## [Exercise tasks]
- A) Which company acquired PlateSpin, according to the VMworld Europe blog post?
- B) Print the VMworld Europe blog post between "Tuesday, February 26, 2008" and "prices will drop.", inclusive.

## [Selected passage]
※

Verbeiren's Blogspot: February 2008

Tuesday, February 26, 2008

VMworld Europe 200: Day 1

Here are some quick thought, remarks, things I picked up today in a random order. The moment I'm home with a decent internet connection, I might update some of this info.

General things:

From this morning's key note: 3% of all energy generated goes into our data centers. This is the reason why green data centers are important.
As you can read elsewhere, Novell has acquired PlateSpin. Let's hope prices will drop.
Site Recover Manager is nice, but does not offer anything that can not be done by hand or script.

Performance related:

File system alignment tends to become more and more important. Two of the speakers today claimed it to be very important for file system performance. Just make sure you use the VI Client to create the file systems, it does the alignment for you.
Some Linux kernel use a Khz CPU timer, which causes CPU overhead in the guest. The kernel boot option 'divider' modifies this behavior.

SAN/NAS related:

A lot of people were interested in the talk discussing differences between FC SAN, iSCSI (SW & HW) and NFS. NFS, however, was not really covered in this talk. All in all, there were no big surprises here: FC is usually better than all the other alternatives, especially for large block sizes (less SCSI overhead), software iSCSI uses more CPU cycles than hardware iSCSI, etc. A whitepaper has been published with this info, but I don't have the link ready.
iSCSI has been optimized for 8K block sizes, as this is block size is encountered a lot. The result is clearly reflected in the stats.

※

## [Data provided]

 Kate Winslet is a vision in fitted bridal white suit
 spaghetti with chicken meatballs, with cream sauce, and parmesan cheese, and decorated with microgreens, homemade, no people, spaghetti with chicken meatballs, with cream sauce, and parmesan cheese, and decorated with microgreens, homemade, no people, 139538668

※

## [Task answers]
- A) Novell

- B)
Tuesday, February 26, 2008

VMworld Europe 200: Day 1

Here are some quick thought, remarks, things I picked up today in a random order. The moment I'm home with a decent internet connection, I might update some of this info.

General things:

From this morning's key note: 3% of all energy generated goes into our data centers. This is the reason why green data centers are important.
As you can read elsewhere, Novell has acquired PlateSpin. Let's hope prices will drop.